## begin Passage given

7. meaneth not so—He is only thinking of his own schemes, while God is overruling them to His purposes.

think—intend. Sinners' plans are no less culpable, though they by them unconsciously fulfil God's designs (Ps 76:10; Mic 4:12). So Joseph's brethren (Ge 50:20; Pr 16:4). The sinner's motive, not the result (which depends on God), will be the test in judgment.

heart to destroy … not a few—Sennacherib's ambition was not confined to Judea. His plan was also to conquer Egypt and Ethiopia (Isa 20:1-6; Zec 1:15).

He meaneth not so; he doth not at all design the execution of my will. and the glory of my justice, in punishing mine enemies; but only to enlarge his own empire, and satisfy his own lusts; which is seasonably added, to justify God in his judgments threatened to the Assyrian, notwithstanding this service.

To destroy and cut off nations not a few; to sacrifice multitudes of people to his own ambition and covetousness; which is abominable impiety.

Howbeit he meaneth not so, neither doth his heart think so,.... His purposes, intentions, and thoughts, were not as the Lord's; he did not imagine that he was only the rod of his anger, and the staff of his indignation, a minister of his wrath, and the executioner of his vengeance; he thought he was his own lord and master, and acted by his own power, and according to his own will, and was not under the direction and restraints of another; his intention was not to chastise and correct the people of the Jews, but utterly to destroy them, and not them only, but many other nations; as follows:

but it is in his heart to destroy and cut off nations, not a few; not the nation of the Jews only, but many others, and so establish an universal monarchy; and what flushed him with hope and expectation of success were the magnificence of his princes, and the conquests he had already made.

Howbeit he meaneth not so, neither doth his heart think so; but it is in his heart to destroy and cut off nations not a few.
EXEGETICAL (ORIGINAL LANGUAGES)
7. Howbeit he meaneth not so] The charge is not so much that Asshur exceeds his commission (as in Zechariah 1:15), as that he recognises no commission at all; his policy is entirely oblivious of moral interests.

Verse 7. - Howbeit he meaneth not so. "Assyria," i.e., "does not view the matter in this light - is not aware that she is merely God's instrument in working out his will. On the contrary, it is in her heart to destroy the nations for her own advantage, and she imagines that she is doing it by her own strength." Isaiah 10:7Asshur was to be an instrument of divine wrath upon all Israel; but it would exalt itself, and make itself the end instead of the means. Isaiah 10:7 "Nevertheless he meaneth not so, neither doth his heart think so; for it is in his heart to destroy and cut off nations not a few." Asshur did not think so (lo'-cēn), i.e., not as he ought to think, seeing that his power over Israel was determined by Jehovah Himself. For what filled his heart was the endeavour, peculiar to the imperial power, to destroy not a few nations, i.e., as many nations as possible, for the purpose of extending his own dominions, and with the determination to tolerate no other independent nation, and the desire to deal with Judah as with all the rest. For Jehovah was nothing more in his esteem than one of the idols of the nations. Isaiah 10:8-11 "For he saith, Are not my generals all kings? Is not Calno as Carchemish, or Hamath as Arpad, or Samaria as Damascus? As my hand hath reached the kingdoms of the idols, and their graven images were more than those of Jerusalem and Samaria; shall I not, as I have done unto Samaria and her idols, do likewise to Jerusalem and her idols?" The king of Asshur bore the title of the great king (Isaiah 36:4), and indeed, as we may infer from Ezekiel 26:7, that of the king of kings. The generals in his army he could call kings,

(Note: The question is expressed in Hebrew phraseology, since sar in Assyrian was a superior title to that of melek, as we may see from inscriptions and proper names.)

## end Passage given
## begin Information provided

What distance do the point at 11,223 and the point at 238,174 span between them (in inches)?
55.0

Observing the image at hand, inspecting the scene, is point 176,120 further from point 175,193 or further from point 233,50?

## end Information provided

= Challenge 1 =
In the commentary on Isaiah 10:7, besides Judea, which countries did Sennacherib plan to conquer?
= Challenge 2 =
Write out the commentary on Isaiah 10:7 from "(Note: The question" up to and including "and proper names.)".
The material isn't needed for anything here.

= Full solution 1 =
Egypt and Ethiopia.

= Full solution 2 =
(Note: The question is expressed in Hebrew phraseology, since sar in Assyrian was a superior title to that of melek, as we may see from inscriptions and proper names.)